The pontiff was asked: "Do you … support those individuals, including government officials, who say they cannot in good conscience, their own personal conscience, abide by some laws or discharge their duties as government officials, for example when issuing marriage licenses to same-sex couples?"
He did not refer specifically to Davis in his reply, saying: "I can't have in mind all the cases that can exist about conscientious objection … but yes, I can say that conscientious objection is a right that is a part of every human right. It is a right. And if a person does not allow others to be a conscientious objector, he denies a right."
Francis added: "Conscientious objection must enter into every juridical structure because it is a right, a human right.
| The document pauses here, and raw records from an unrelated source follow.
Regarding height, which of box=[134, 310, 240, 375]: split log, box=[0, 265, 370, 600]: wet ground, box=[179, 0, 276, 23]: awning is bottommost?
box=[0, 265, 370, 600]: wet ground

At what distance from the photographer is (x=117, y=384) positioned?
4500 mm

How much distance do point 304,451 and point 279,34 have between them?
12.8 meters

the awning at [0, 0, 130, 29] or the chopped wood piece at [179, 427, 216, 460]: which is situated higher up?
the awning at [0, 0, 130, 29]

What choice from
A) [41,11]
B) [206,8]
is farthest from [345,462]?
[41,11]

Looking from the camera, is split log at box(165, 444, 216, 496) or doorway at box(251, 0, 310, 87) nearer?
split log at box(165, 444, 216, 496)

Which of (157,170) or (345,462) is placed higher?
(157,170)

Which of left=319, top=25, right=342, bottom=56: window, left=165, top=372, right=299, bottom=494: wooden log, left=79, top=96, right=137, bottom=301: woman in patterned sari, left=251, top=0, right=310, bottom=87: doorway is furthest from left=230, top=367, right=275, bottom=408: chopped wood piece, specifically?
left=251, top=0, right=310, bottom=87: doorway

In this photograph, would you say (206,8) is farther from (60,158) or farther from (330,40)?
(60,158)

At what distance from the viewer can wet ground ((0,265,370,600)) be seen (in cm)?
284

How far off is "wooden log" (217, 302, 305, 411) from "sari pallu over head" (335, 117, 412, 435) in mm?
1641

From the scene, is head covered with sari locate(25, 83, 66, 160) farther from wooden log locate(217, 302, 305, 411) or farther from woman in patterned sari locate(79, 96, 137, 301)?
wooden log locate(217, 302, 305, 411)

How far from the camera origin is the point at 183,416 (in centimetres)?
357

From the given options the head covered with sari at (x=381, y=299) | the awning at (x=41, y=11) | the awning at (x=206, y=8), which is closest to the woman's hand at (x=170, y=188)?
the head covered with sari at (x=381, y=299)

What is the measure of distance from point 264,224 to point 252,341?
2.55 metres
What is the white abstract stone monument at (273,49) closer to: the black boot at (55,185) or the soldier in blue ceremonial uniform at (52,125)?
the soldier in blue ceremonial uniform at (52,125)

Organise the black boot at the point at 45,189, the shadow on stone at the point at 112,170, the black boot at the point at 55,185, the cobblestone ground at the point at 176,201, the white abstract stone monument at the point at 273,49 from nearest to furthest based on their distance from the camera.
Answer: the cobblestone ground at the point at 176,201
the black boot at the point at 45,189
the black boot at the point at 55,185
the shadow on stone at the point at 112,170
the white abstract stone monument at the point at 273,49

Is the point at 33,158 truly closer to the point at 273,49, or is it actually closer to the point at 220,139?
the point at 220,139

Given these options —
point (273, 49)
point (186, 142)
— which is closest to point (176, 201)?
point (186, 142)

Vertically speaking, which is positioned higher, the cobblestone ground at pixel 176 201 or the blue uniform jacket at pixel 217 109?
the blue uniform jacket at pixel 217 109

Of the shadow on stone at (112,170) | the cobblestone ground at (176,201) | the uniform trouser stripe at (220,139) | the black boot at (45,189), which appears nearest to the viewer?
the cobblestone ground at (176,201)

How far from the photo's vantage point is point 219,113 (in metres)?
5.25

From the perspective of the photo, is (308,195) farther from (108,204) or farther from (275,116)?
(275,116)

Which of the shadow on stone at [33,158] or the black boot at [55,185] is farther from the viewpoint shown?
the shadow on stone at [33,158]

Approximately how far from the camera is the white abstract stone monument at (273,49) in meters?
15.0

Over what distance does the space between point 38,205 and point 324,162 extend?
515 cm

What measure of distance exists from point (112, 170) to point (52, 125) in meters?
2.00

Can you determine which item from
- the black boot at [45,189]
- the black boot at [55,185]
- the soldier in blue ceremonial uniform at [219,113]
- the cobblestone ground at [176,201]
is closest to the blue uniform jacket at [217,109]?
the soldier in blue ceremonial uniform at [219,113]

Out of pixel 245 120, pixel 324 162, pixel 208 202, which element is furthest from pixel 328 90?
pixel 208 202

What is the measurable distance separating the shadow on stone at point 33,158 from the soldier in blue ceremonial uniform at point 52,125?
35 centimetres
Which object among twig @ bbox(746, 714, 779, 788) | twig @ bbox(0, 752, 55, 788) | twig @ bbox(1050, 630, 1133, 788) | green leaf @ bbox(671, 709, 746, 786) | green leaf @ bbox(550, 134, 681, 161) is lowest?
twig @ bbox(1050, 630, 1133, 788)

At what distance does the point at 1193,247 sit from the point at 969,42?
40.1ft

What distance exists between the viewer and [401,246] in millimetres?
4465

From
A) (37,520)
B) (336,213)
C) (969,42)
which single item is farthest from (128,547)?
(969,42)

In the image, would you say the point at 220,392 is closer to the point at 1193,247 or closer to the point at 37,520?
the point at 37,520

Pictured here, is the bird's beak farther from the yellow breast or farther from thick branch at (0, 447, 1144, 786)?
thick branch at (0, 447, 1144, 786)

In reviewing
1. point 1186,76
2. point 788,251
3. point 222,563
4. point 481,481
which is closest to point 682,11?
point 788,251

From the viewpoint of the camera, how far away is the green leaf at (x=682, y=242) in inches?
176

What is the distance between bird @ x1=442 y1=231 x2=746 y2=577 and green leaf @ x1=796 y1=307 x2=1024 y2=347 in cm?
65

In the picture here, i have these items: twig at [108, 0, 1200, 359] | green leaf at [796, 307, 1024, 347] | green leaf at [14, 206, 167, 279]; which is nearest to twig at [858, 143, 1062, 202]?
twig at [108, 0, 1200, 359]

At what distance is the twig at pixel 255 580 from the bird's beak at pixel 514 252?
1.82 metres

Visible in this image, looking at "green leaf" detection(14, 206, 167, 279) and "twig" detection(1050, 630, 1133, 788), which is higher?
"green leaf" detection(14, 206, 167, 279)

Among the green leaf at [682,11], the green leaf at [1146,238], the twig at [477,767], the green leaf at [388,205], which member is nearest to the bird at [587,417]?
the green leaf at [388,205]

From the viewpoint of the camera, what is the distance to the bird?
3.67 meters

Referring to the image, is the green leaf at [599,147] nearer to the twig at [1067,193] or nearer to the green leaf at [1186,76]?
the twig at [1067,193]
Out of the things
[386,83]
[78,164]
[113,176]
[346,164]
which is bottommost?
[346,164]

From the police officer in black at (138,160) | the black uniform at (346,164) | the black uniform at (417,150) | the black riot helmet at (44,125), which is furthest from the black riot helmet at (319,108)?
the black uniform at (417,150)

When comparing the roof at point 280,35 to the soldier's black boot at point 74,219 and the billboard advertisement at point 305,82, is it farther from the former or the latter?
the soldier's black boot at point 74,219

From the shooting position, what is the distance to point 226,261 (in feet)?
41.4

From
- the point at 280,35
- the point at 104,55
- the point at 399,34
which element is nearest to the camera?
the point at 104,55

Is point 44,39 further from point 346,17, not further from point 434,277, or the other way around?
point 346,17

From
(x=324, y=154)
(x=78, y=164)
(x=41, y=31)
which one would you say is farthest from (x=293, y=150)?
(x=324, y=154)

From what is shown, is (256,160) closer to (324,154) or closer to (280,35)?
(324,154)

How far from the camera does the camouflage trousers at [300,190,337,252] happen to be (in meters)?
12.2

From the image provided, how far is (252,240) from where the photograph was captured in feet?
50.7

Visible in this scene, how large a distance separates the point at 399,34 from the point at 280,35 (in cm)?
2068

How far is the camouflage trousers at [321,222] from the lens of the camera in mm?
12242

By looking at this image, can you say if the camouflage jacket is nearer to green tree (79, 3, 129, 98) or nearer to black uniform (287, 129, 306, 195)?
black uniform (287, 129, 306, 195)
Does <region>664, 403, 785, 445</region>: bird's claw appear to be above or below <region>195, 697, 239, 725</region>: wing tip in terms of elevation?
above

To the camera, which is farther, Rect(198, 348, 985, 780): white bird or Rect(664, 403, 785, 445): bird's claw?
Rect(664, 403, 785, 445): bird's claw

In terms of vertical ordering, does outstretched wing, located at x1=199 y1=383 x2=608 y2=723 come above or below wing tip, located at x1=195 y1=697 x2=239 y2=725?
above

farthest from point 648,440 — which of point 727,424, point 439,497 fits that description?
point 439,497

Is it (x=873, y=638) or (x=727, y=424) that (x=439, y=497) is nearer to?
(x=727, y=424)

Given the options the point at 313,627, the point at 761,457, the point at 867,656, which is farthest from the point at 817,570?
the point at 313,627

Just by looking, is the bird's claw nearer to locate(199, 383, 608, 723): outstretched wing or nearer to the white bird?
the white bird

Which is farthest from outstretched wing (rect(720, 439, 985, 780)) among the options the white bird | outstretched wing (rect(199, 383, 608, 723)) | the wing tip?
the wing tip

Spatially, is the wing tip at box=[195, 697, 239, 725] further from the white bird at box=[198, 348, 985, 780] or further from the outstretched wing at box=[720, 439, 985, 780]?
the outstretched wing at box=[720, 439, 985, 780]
Otherwise we would end up in a situation where we select what is a right, saying, 'this right that has merit, this one does not.'"
Asked if this principle applied to government officials carrying out their duties, he replied: "It is a human right and if a government official is a human person, he has that right. It is a human right."
Francis' remarks were translated by pool reporters aboard the plane, and were not an official translation.
The pope also said he understands the anger of people abused by clergy, saying: "I pray for them."
He spoke after meeting with some victims of Catholic Church abuse in Philadelphia Sunday on the final day of his visit to the United States. The pontiff prayed with and blessed three women and two men, according to a statement from the Vatican, in a meeting that lasted about 30 minutes.
On his flight back to the Vatican, Francis was asked about victims and relatives who do not forgive the church for the crimes of priests.
"I met a woman who told me 'when my mother found out that I had been abused, she became blasphemous, she lost her faith and she died an atheist,'" the pope said. "I understand that woman. I understand her."
He added: "I pray for them. And I don't judge them."
Francis also spoke about the issue of women priests, firmly ruling out any idea of the Catholic church following the Anglican example.
"As for women priests, that cannot be done," he said, explaining that the issue had already been examined in "long, long intense discussions" by Pope John Paul II.
"Not because women don't have the capacity. Look, in the church women are more important than men, because the church is a woman. It is 'la' [female] church, not 'il' [masculine] church. The church is the bride of Jesus Christ. And the Madonna is more important than popes and bishops and priests."
He added: "I must admit we are a bit late in an elaboration of the theology of women. We have to move ahead with that theology. Yes, that's true."